Der heutige Alphaville-Blog in der Financial Times[1] bestätigt sehr schön unsere Vermutung, dass es während der vergangenen Wochen zu teils starken Kapitalabflüssen in fast allen Anlageklassen gekommen sein muss, allen voran die Anleihen mit mittel- bis langfristigen Fälligkeiten, gefolgt von Commodities. Und Aktien konnten nach den massiven Zuflüssen in den ersten Monaten dieses Jahres zuletzt kaum mehr Kapital anziehen. Der Beitrag stützt sich auf die ETF-Flows und die ETP-Trends von Blackrock bzw. der Credit Suisse des Monats Juni. Anhand dieser Daten wird auch deutlich, wohin dieses Geld geflossen sein muss: vornehmlich in kurzfristige Fälligkeiten sowie eine gestiegene Kassehaltung. Legt man diese Daten zugrunde, wundert es auch nicht, dass die USA und Kanada von Kapitalzuflüssen profitierten.

Es würde mich erstaunen, wenn diese Verwerfungen alleine auf Ben Bernankes Statement zum so genannten Tapering zurückzuführen gewesen sein sollen. Falls dies tatsächlich der Fall ist, kann man der US-Notenbank nur eines empfehlen: Beendet die Anleihekaufprogramme und zwar nicht peu à peu, sondern auf einen Schlag. Möglicherweise würde eine derartige Aktion, die die Finanzmärkte ohnehin schon vorweggenommen zu haben scheinen, weniger Schaden anrichten, als ein Rätselraten vor jedem Treffen des Offenmarktausschusses der Fed (FOMC), um wie viele Milliarden US-Dollar die Anleihekaufprogramme jeweils zurückgeführt würden. Ohnehin würden sich die Akteure an einen Einmal-Schritt viel schneller gewöhnen.

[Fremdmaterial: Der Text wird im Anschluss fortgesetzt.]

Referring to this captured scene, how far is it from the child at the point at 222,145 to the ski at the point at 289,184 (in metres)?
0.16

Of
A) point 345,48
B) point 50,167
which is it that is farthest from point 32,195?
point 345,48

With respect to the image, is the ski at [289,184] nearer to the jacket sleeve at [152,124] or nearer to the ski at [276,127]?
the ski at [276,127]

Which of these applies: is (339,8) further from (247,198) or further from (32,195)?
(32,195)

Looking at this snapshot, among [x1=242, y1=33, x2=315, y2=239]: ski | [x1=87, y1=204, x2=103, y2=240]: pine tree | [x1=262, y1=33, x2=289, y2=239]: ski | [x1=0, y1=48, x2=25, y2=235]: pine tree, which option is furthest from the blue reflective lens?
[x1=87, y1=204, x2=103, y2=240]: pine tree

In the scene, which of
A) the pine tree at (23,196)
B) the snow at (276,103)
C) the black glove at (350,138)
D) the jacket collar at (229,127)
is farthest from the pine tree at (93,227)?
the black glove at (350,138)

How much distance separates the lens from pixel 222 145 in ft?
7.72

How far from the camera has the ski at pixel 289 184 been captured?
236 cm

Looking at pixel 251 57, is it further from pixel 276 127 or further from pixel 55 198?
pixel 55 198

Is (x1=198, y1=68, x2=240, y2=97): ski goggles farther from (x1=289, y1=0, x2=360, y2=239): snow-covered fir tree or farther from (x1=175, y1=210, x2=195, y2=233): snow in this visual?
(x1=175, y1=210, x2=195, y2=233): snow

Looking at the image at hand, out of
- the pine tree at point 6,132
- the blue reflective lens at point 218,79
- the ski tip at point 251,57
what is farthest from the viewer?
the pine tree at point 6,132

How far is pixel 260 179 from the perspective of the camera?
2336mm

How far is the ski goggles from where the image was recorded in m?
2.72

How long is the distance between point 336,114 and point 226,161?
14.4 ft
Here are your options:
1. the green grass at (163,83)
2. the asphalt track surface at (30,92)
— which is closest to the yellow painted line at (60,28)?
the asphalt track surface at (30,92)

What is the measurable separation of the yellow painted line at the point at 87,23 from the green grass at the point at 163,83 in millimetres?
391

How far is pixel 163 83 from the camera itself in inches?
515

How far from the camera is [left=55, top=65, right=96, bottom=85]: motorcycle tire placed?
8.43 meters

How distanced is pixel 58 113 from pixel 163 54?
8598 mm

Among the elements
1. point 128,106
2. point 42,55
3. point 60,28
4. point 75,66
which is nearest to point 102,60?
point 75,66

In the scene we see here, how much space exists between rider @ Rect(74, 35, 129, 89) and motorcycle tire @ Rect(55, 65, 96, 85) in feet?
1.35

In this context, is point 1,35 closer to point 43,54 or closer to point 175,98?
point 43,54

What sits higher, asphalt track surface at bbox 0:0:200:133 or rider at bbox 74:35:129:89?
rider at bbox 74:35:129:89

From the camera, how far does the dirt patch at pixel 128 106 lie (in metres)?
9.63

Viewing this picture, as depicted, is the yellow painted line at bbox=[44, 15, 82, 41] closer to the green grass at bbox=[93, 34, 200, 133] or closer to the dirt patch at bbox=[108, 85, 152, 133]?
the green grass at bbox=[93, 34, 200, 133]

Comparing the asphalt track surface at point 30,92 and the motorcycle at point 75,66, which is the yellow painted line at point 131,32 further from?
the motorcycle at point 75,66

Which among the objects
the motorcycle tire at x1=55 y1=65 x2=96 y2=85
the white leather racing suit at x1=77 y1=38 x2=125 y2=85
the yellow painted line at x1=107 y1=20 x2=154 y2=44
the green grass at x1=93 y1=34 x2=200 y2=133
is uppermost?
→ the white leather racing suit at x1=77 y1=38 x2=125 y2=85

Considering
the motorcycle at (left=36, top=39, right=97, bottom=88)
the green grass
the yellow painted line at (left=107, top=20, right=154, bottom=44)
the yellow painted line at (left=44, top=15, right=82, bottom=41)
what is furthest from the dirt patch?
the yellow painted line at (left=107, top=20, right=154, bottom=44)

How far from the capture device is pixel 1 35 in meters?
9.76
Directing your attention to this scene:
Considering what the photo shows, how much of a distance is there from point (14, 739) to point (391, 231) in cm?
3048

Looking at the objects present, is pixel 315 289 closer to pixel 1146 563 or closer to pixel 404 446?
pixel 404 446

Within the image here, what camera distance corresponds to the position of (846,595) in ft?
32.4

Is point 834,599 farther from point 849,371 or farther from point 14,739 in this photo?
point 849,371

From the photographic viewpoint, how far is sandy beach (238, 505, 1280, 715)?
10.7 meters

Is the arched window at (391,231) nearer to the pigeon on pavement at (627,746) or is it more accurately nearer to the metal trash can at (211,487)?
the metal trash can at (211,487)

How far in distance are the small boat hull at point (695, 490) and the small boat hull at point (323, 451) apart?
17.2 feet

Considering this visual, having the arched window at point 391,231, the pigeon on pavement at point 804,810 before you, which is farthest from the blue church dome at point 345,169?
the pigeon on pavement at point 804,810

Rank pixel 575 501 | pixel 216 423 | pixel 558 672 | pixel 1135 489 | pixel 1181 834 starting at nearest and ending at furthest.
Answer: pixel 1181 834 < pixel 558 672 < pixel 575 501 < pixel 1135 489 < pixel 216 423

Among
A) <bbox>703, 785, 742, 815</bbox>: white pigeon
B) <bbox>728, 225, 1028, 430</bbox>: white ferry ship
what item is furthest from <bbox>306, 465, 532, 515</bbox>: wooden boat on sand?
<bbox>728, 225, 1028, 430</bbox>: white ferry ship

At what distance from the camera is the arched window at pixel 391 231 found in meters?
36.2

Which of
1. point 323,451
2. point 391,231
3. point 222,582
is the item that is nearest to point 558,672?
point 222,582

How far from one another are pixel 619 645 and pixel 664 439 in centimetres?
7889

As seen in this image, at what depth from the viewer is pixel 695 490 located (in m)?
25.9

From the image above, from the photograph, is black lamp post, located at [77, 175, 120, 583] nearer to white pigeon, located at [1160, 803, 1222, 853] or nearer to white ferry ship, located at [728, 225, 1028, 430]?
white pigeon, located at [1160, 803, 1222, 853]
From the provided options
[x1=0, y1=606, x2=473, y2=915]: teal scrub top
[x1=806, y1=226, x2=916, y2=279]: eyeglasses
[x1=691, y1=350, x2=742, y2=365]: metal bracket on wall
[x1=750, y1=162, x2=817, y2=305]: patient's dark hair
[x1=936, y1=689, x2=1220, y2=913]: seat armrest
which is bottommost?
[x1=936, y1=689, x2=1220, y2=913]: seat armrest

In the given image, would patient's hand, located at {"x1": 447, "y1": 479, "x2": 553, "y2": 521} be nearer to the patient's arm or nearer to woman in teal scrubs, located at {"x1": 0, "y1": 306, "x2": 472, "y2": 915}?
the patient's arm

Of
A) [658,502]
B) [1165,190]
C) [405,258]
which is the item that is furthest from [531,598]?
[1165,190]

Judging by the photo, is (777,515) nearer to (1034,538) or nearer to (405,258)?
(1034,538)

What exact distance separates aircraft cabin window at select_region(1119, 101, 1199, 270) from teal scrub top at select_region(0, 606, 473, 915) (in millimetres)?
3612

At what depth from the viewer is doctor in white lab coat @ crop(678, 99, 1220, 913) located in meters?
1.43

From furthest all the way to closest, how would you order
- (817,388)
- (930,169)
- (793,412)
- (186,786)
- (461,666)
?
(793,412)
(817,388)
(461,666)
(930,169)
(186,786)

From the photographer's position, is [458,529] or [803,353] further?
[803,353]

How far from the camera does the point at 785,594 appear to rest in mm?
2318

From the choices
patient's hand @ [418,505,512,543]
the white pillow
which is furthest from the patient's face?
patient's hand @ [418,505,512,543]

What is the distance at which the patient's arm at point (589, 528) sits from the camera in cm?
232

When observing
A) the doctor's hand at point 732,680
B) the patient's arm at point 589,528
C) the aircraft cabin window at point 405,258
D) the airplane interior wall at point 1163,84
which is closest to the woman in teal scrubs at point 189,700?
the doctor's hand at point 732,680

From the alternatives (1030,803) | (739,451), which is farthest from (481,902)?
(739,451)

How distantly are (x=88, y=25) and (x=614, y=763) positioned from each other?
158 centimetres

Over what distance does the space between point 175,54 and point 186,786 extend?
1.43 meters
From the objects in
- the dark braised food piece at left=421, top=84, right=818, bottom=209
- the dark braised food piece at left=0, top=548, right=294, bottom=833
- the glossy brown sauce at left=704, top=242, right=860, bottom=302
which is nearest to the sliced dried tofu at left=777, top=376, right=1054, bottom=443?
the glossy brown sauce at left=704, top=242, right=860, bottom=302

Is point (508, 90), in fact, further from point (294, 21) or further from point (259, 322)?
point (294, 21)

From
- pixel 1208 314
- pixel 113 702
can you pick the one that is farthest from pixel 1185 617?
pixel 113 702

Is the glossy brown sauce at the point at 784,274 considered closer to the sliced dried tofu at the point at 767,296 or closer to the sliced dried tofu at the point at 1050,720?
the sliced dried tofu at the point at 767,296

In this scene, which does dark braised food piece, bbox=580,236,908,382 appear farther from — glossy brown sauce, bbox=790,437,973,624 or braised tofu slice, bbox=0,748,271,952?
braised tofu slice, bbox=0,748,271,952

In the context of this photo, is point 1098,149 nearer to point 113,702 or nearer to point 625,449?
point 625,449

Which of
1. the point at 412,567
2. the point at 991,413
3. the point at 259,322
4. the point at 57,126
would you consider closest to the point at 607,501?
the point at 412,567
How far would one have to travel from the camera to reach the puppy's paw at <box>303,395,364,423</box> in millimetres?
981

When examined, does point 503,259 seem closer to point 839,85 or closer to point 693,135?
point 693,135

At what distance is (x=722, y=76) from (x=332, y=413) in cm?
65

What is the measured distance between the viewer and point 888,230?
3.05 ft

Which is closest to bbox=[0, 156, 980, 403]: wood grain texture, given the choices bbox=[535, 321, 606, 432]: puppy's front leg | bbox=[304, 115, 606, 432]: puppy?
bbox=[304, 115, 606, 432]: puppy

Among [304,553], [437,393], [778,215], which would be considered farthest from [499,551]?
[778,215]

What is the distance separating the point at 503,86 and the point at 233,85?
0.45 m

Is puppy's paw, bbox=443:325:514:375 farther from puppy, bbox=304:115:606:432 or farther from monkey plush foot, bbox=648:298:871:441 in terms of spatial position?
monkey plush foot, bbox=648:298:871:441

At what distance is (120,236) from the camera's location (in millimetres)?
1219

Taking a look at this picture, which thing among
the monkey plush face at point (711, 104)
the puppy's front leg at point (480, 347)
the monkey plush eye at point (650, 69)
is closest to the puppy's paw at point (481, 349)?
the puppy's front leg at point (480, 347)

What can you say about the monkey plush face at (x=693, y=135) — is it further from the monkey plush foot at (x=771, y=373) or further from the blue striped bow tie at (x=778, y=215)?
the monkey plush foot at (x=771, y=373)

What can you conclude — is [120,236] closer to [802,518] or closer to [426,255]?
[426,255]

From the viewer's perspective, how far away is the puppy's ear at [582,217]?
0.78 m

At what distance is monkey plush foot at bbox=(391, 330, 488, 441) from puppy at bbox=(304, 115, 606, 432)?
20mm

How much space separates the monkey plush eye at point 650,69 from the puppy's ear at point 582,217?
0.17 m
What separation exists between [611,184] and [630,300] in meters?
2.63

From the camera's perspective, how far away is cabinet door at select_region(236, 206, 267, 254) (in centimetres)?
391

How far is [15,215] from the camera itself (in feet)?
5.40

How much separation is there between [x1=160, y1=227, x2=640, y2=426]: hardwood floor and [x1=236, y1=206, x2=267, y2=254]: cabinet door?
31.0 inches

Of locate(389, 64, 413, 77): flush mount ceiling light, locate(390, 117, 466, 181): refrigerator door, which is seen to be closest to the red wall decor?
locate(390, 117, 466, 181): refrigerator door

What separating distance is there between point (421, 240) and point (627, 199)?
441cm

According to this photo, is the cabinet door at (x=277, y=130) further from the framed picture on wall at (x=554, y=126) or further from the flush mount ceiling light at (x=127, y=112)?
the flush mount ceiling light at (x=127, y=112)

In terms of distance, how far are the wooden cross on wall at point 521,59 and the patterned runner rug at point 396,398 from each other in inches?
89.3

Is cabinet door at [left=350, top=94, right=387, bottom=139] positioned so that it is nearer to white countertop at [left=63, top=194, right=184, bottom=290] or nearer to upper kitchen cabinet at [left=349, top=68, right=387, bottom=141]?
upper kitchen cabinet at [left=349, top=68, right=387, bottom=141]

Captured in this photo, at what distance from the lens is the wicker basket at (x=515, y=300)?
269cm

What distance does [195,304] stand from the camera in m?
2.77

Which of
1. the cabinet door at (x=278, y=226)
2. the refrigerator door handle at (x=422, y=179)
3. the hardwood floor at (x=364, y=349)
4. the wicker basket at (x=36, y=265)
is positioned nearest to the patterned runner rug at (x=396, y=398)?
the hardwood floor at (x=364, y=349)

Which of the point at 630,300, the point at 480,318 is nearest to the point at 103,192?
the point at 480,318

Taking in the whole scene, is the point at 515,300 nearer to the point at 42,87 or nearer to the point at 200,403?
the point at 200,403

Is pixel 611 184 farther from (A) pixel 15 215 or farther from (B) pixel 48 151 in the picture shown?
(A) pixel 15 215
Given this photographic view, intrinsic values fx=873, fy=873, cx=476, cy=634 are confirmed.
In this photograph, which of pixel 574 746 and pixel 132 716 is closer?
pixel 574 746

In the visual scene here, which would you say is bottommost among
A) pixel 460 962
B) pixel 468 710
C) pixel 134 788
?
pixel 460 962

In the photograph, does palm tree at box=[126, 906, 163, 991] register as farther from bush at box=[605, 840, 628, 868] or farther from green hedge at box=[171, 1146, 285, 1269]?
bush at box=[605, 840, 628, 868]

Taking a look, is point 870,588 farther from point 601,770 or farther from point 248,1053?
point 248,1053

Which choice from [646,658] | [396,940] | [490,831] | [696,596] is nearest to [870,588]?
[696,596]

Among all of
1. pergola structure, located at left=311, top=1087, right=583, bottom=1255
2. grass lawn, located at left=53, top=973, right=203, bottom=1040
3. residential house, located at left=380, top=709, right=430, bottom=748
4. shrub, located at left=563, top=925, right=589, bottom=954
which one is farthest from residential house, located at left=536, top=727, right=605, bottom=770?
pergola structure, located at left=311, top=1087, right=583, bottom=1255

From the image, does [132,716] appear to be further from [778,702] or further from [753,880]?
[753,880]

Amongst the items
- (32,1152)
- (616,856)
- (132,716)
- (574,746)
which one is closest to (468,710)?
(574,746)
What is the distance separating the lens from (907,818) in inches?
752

Ob nun, wie in der vergangenen Woche häufiger geschehen, die Mitglieder des FOMC versuchen, die Märkte verbal vor Überreaktionen zu warnen – ich glaube, dass die Notenbank, solange sich das ökonomische Umfeld nicht verschlechtert, bei der Sitzung im September handeln und den ersten Schritt zur Drosselung des QE-Programms vornehmen wird. Möglicherweise sogar ohne dramatische Auswirkungen auf die US-Renditen. Zumindest ist eine klare Richtung besser zu verarbeiten als ein permanentes Hin und Her mit jeweiligem Interpretationsbedarf der Investoren.

Was die Anleger am deutschen Aktienmarkt zuletzt bewegt hat, dürfte jedoch weniger mit der US-Notenbankpolitik oder dem jüngst wieder aufgeflammten Getöse um die Problemländer in der Eurozone zu tun gehabt haben. Zumindest vermittelt dies die jüngste Sentiment-Analyse der Börse Frankfurt, die ich hier kommentiert habe. Mein Mitstreiter Gianni Hirschmüller hat sich unterdessen um die Analysedetails (hier) gekümmert.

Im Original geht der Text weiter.